Thankfully, this didn't happen. Instead, in the past couple of days Republicans dredged up a recording of an interview Obama gave earlier this year in which he talked about the future of the U.S. coal industry.
I was supposed to be shocked and dismayed by an email that landed in my inbox with the headline: "Obama Plan to 'Bankrupt' Clean Coal Would Cost Thousands of Jobs."
Just as with so many campaign ads this political season, the words in that headline are a gross distortion. Here's why.
First, Obama has no plan whose intent is to bankrupt the coal industry. What he did say was that he would put into place a cap-and-trade system for greenhouse gases that would, for the first time, put a dollar value emissions that contribute to global warming. Unless an electric utility were able to somehow contain the emissions of carbon dioxide and other gases that come from burning coal, the utility would have to pay for each unit of gases it spews into the air.
The effect of that system would be to put coal, the dirtiest of all fossil fuels, at a disadvantage against electricity made from cleaner fuels.
And, indeed, Obama said in that interview that under such a system, the marketplace would determine that coal is too expensive to compete, leading to the bankruptcy of coal system operators.
This, of course, would be a good thing. By making energy companies pay the real costs of their business activity, the market would function to favor the cleanest sources of energy, including, of course, solar, wind, biodiesel, etc.

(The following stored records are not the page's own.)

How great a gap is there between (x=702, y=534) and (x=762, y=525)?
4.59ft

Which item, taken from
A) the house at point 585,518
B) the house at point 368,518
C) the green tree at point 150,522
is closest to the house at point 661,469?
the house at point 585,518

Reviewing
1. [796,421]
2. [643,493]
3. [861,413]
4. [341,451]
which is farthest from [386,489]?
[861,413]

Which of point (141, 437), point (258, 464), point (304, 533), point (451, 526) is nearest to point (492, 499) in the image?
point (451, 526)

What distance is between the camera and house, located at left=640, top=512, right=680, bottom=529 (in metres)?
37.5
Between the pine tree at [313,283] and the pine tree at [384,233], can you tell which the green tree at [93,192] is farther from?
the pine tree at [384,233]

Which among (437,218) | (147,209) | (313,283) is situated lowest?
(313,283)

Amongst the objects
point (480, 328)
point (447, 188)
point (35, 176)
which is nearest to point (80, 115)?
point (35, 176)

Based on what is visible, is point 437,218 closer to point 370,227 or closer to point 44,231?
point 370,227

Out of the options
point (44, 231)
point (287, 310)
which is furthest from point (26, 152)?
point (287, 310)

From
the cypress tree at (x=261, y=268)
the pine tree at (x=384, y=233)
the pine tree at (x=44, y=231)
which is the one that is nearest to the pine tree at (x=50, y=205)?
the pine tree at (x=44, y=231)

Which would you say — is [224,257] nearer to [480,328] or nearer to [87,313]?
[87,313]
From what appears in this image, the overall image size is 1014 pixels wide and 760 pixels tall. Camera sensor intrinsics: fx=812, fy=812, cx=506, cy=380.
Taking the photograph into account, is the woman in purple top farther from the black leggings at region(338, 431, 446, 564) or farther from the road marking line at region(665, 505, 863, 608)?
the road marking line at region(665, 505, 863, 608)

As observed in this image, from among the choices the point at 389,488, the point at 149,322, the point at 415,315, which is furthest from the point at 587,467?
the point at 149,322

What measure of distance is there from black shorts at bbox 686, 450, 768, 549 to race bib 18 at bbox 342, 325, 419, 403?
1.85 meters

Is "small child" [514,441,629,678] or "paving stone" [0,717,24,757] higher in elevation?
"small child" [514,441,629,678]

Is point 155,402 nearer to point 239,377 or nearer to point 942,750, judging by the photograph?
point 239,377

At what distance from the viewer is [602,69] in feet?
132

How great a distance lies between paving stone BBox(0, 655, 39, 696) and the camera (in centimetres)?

This of course, is a horrible prospect to the Western Business Roundtable, the group that sounded the alarm in the final day before the election. Like so many Big Businesses who speak the praises of capitalism and free markets when they apply to someone else, they've gotten used to letting other people--read taxpayers--pay to clean up the environmental messes they leave behind. The Roundtable is an association of energy companies, oil, coal, & natural gas, active in western states. They and their brethren in the rest of the country, including the coal strip-mining companies engaged in taking the tops off mountains in West Virginia, want to be allowed to continue to despoil our beautiful land and warm our planet without paying the price for their action.
Mountaintop removal is something you have to see, at least in pictures, to understand the devastation it creates. To get at the coal underneath all those pesky trees, bushes and top soil these environmental vandals just blast away the mountain tops and dump hundreds of millions of tons of creation into nearby valleys. From the air, these huge strip mines look like lunar landscapes.
Second distortion: Always looking for the angle that can rouse ordinary folks to take their side, the Roundtable's alarmist email also raised the specter of the loss of "hundreds of thousands of jobs" if a cap-and-trade system made coal mining the market loser that it should be.
This would also be a good thing. The dirty, deadly job of underground coal mining might eventually become a bad memory. Certainly those workers will need help during the transition away from coal, and that must be one of the uses to which emission payments should be put. As for the folks who run the giant machines that eat mountains, let's find work for them building and repairing bridges and roads and other beneficial public works.
The last distortion in the headline of that email lies in the words "clean coal." There's just no such thing. The death toll and injuries, the environmental devastation involved in mining coal are so overwhelming that this is an industry that should become obsolete. For an excellent overview of all that, have a look at this article in the Washington Post.
Even if it does become possible to pump the greenhouse gases from electricity plants underground--an incredibly expensive idea--or, better, to feed the carbon dioxide to algae that can then be harvested to make biofuels--the production of coal itself is an insult to the earth. Using the adjective "clean" in relation to coal is, plain and simple, an oxymoron.